Phytomedicine 2023 November 27
BACKGROUND: Astragaloside IV (AsIV), a key functioning element of Astragalus membranaceus, has been recognized for its potential cardiovascular protective properties. However, there is a need to elucidate the impacts of AsIV on myocardial hypertrophy under hypoxia conditions and its root mechanisms.

PURPOSE: This study scrutinized the influence of AsIV on cardiac injury under hypoxia, with particular emphasis on the role of calpain-1 (CAPN1) in mediating mTOR pathways.

METHODS: Hypoxia-triggered cardiac hypertrophy was examined in vivo with CAPN1 knockout and wild-type C57BL/6 mice and in vitro with H9C2 cells. The impacts of AsIV, 3-methyladenine, and CAPN1 inhibition on hypertrophy, autophagy, apoptosis, [Ca2+ ]i , and CAPN1 and mTOR levels in cardiac tissues and H9C2 cells were investigated.

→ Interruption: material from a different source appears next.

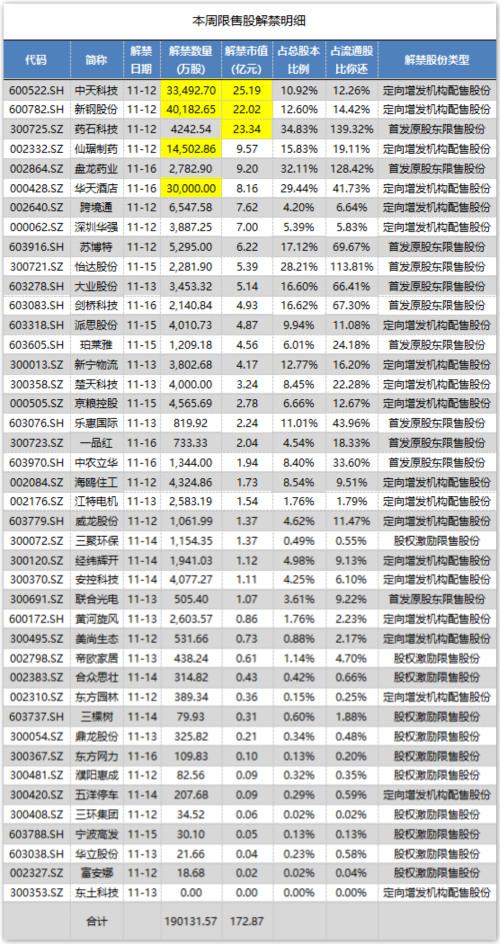 药石科技23亿市值限售股解禁 首发股东计划套现1.8亿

RESULTS: Both AsIV treatment and CAPN1 knockout mitigated hypoxia-induced cardiac hypertrophy, autophagy, and apoptosis in mice and H9C2 cells. Moreover, AsIV, 3-methyladenine, and CAPN1 inhibition augmented p-mTOR level but reduced [Ca2+ ]i and CAPN1 level. Additionally, lentivirus-mediated CAPN1 overexpression in H9C2 cells exacerbated myocardial hypertrophy, apoptosis, and p-mTOR inhibition under hypoxia. Specifically, AsIV treatment reversed the impacts of increased CAPN1 expression on cardiac injury and the inhibition of p-mTOR.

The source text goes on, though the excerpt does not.